Por Tribuna Independente 03/02/2017 09h23
Intolerância religiosa: Evento marca 105 anos do Quebra de Xangô
Reprodução - Foto: Assessoria

Grupos de matriz africana reforçaram a importância do combate à intolerância religiosa na sexta edição do projeto Xangô Rezado Alto. O evento, realizado ontem (2), marca os 105 anos do “Quebra de Xangô”.

As atividades, distribuídas nas Praças da Assembleia e dos Martírios, tiveram a participação de mais de 100 comunidades tradicionais de Maceió e do interior do estado. Ao todo, 28 grupos se apresentaram.

Vinícius Palmeira, presidente da Fundação Municipal de Ação Cultural (Fmac), disse que o papel do poder público é viabilizar ações que combatam o preconceito, a intolerância e o desrespeito. “Há seis anos referendamos nosso compromisso. Somos interlocutores e temos orgulho em realizar ações como essas e aumentar o nível de integração entre os grupos culturais”.

Realizado a partir de convênio com o Ministério da Cultura (MinC), o evento teve apresentações de afoxés, maracatus e orquestras de percursionistas e capoeira.
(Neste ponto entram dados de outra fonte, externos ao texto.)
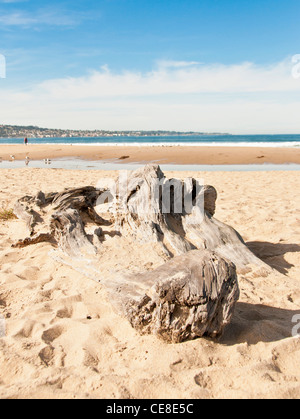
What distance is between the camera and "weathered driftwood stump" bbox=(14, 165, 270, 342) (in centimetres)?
239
Também houve cortejo pelas ruas do Centro de Maceió relembrando os acontecimentos da “Quebra de Xangô”.

Iara Miguel, de 22 anos, é integrante da Casa de Ilê Axé. Para ela o evento serve como reforço para o combate à intolerância religiosa. “Nos preparamos o ano inteiro para dizer não ao preconceito. Se expor não é tão fácil, mas estamos aqui contra a intolerância religiosa”, disse a jovem.

Ela explicou que a articulação para o evento começa bem antes. Convocando os grupos para a adesão ao evento e planejando as atividades que serão desenvolvidas para o público.

Amaurício de Jesus, coordenador de políticas culturais da Fmac, explicou que a sexta edição do projeto contou com articulação direta de produtores e artistas negros combatendo o preconceito racial. “É uma ação extremamente nova, de uma comunidade que há mais de 100 anos está num espaço de invisibilidade, para vir à rua mostrar a presença negra”.

Participante

“Temática não pode ser debatida em tom festivo”

Para Bárbara Moraes, articuladora do Afoxé Povo de Exú, a temática não pode ser debatida em tom festivo e sim como forma de protesto contra a intolerância religiosa, que segundo ela ainda é presente.

“Para mim é importante relembrar o evento de quebra, não é uma coisa que acontece todos os dias. Estamos sempre discutindo isso porque ainda sofremos consequências, ainda sofremos preconceito. Agora é que estamos nos desprendendo, colocando os tambores na rua, mais livres, mas ainda existe repressão”.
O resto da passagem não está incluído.